Фразу лектора: «Итак, все представления о боге – сплошная чушь и ерунда...» – барон Б. перевел афганцу так: «Он ругает Бога и говорит, что в него верят только дураки».

Совершенно вне себя, с исказившимся лицом и горящими глазами, Кабир- Шах вскакивает с криком:

Собака! Свинья! Дурак!

Барон Б. и я с громадным усилием усадили рассерженного афганца, и, одновременно, погасло электричество в театре. Поднялся свист, шум, требование огня, а, тем временем, расходившийся Кабир-Шах, продолжал возмущенно повторять, мешая русские ругательства с английскими фразами:

Дурак, свинья, зачем плохо говорил на Бога?

Кое-как, соединенными усилиями, мы успокоили Кабир-Шаха, и я тут же, по его настойчивому требованию, поклялся, что переведу на русский язык все, что он напишет по-английски в защиту Бога, для передачи лектору и начальству лагеря.

Принесли факелы, постепенно суета и шум утихли, и, протискавшись к выходу, мы пошли темной галереей, шлепая по лужам к себе в роту.

В роте меня ждал неприятный сюрприз. Бумага, присланная из штаба лагеря, глухо, без всякого объяснения причин, гласила: «Финляндского гражданина, заключенного 10-й роты УСЛОНа Бориса Леонидовича Седергольма, перевести обратно в13-ю роту».

Свершилось то, что, рано или поздно, должно было случиться. Это было 3 октября 1925 года.

Оставив все вещи в комнатах Виолара и Бырсана, я с одеялом и подушкой отправился в Рождественский собор.

Там все было без перемены. Было, пожалуй, еще хуже, чем раньше, так как прибыла масса новых заключенных, и люди спали под нарами на кучах разлагающегося мусора.

Как «старожил», и бывший заключенный 13-й роты, я опять попал в правый притвор алтаря и занял место на нарах между одноруким инженером, поляком Врублевским, и бывшим чиновником царской охранной полиции Максимовым. Оба они работали на кирпичном заводе лагеря, не мылись уже три месяца – я предоставляю читателю судить о том, как я провел ночь, сдавленный с двух сторон этими несчастными людьми.

С утра меня отправили в гавань разгружать пароход, прибывший из Кеми с посылками для заключенных. Тут же нагружали баржи кирпичами, и я встретился с одной из моих бывших соседок по камере в петербургской тюрьме, госпожой Б., и с той дамой, с которой я познакомился на пароходе, когда нас везли из Кеми. Обе были в крайне жалком виде, и от них же я узнал, что, ехавшая с нами молоденькая девушка Катя, накануне покончила с собой.
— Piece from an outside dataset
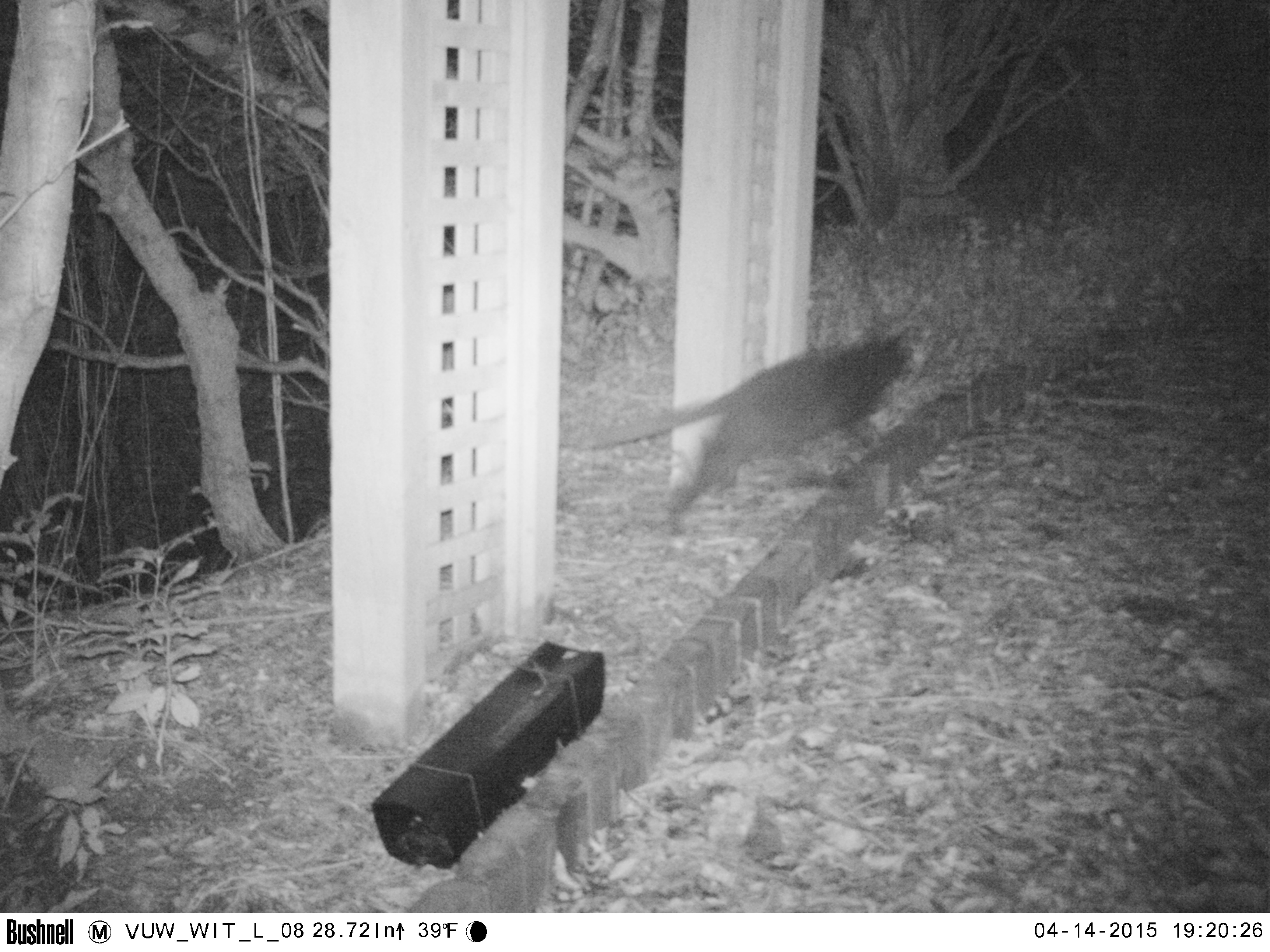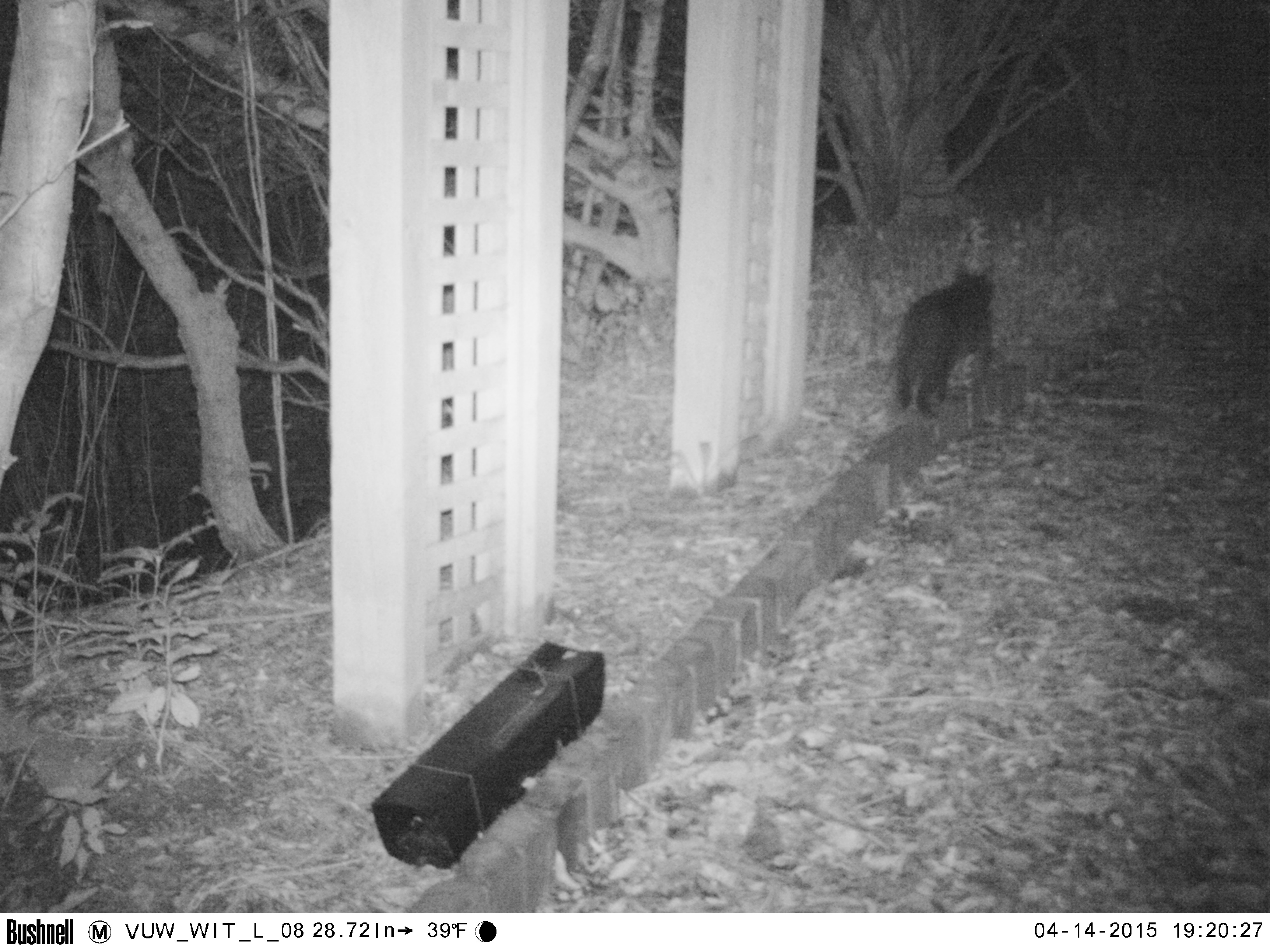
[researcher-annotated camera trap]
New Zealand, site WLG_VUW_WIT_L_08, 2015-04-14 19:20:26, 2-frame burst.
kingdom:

На площади и в театре я встречал несколько заключенных дам, чрезвычайно элегантно одетых и даже употреблявших духи «Коти». Это, или жены нэпманов, сосланные в лагерь вместе с мужьями, или сосланные артистки, или видные московские и петербургские кокотки. Все эти дамы пристраиваются или секретаршами при разных управлениях лагеря, или зачисляются в театральные лагерные труппы. Несколько из этих дам носят очень громкие титулованные фамилии.
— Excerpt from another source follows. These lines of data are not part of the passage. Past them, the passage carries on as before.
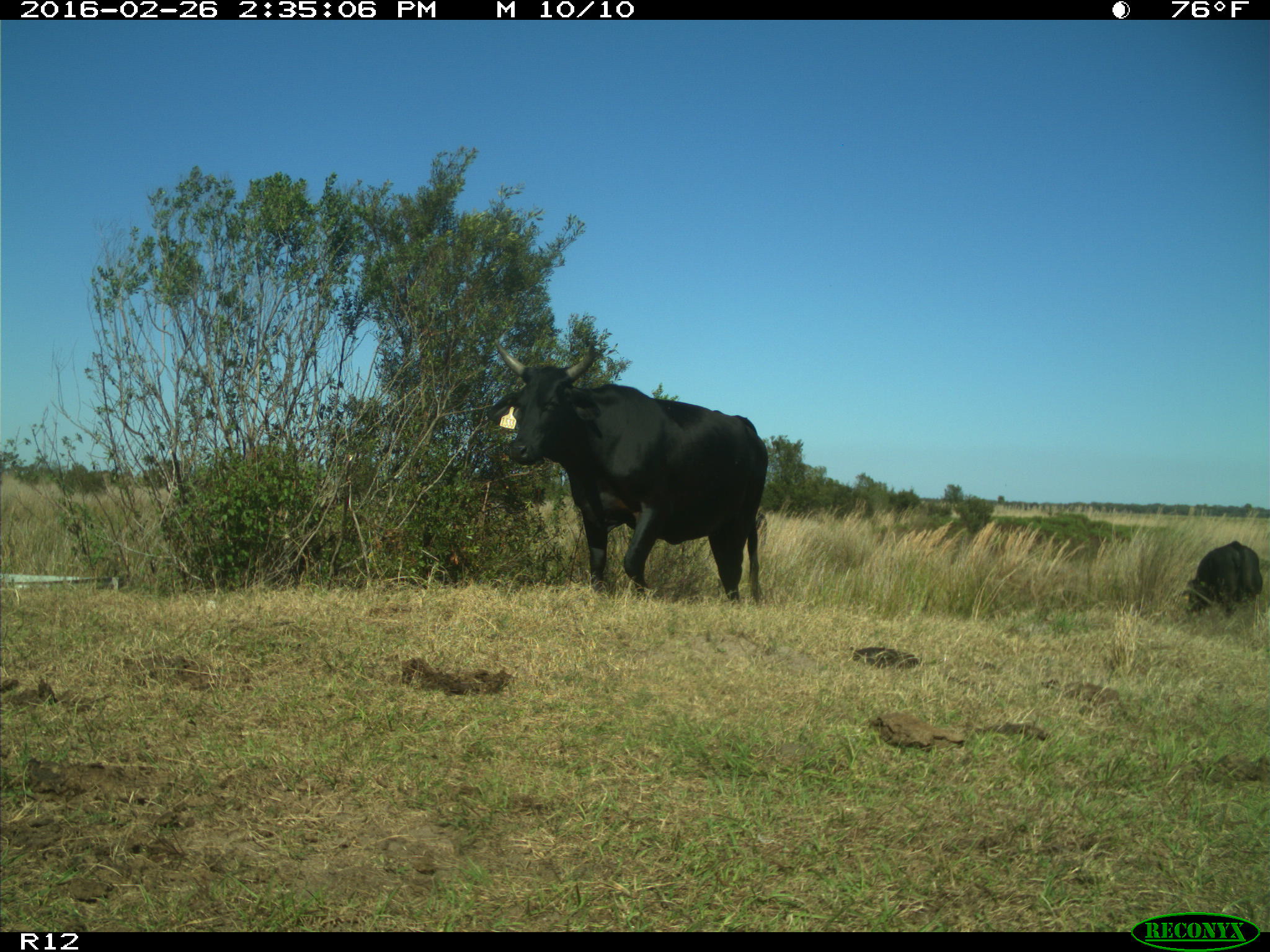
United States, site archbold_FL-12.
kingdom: Animalia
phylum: Chordata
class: Mammalia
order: Artiodactyla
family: Bovidae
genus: Bos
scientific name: Bos taurus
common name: domestic cow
Bos taurus (domestic cow).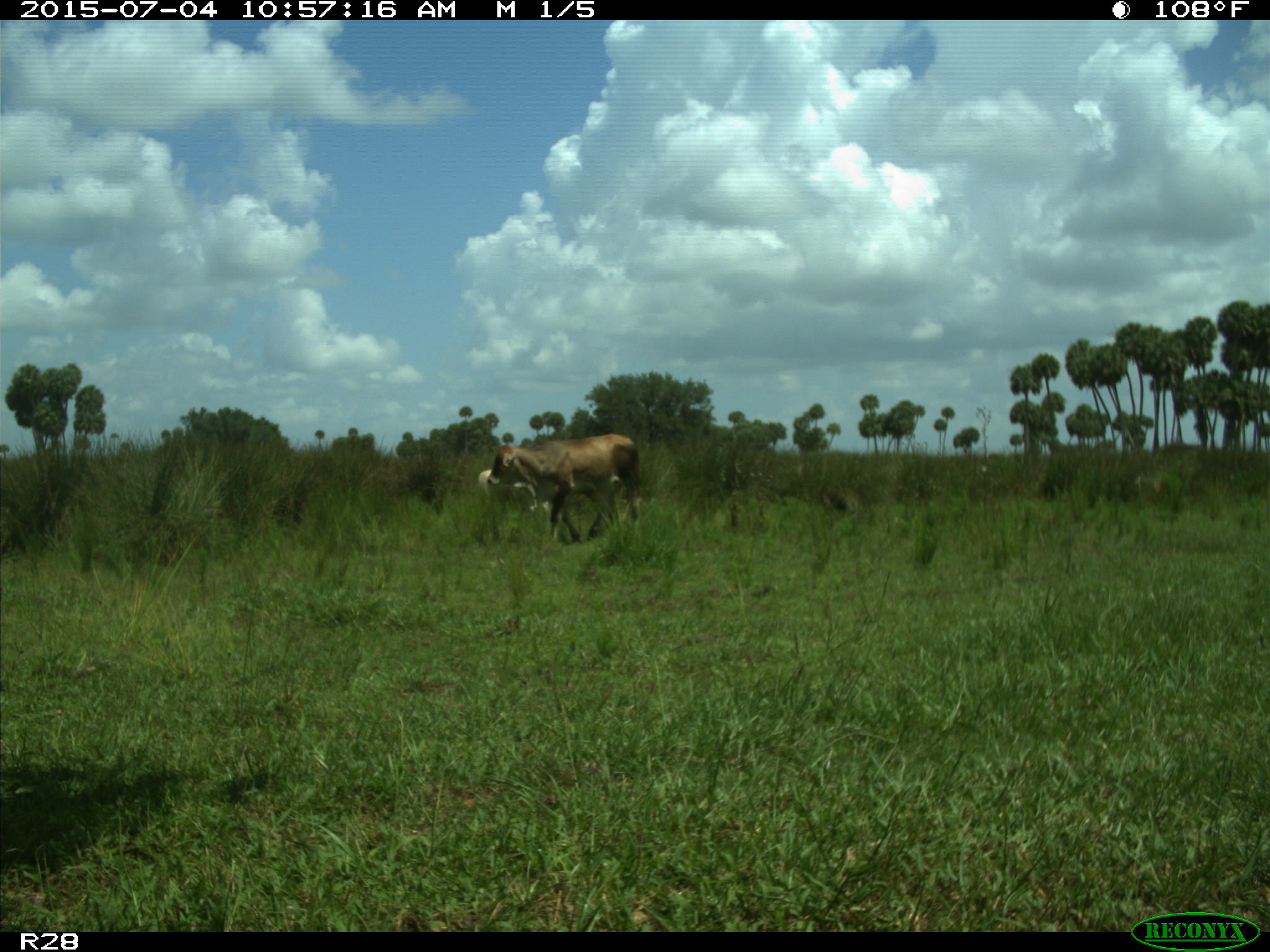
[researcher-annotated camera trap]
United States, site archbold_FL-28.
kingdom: Animalia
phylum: Chordata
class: Mammalia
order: Artiodactyla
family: Bovidae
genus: Bos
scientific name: Bos taurus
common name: domestic cow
Bos taurus (domestic cow).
С наибольшим достоинством держат себя в Соловецком лагере заключенные священники. Они безропотно, с большим мужеством выполняют все, возлагаемые на них, работы и, по окончании периода «морального карантина», занимают хозяйственные должности конторщиков, писарей, библиотекарей и тому подобное. Все они ходят в духовном платье, при встрече с высшими иерархами, подходят под благословение, троекратно целуются при встречах – одним словом, ни на йоту не изменяют вековым традициям своей касты. Среди священников почти не наблюдается случаев смерти от голода или цинги, так как многие из них получают многочисленные посылки с продуктами от друзей и близких.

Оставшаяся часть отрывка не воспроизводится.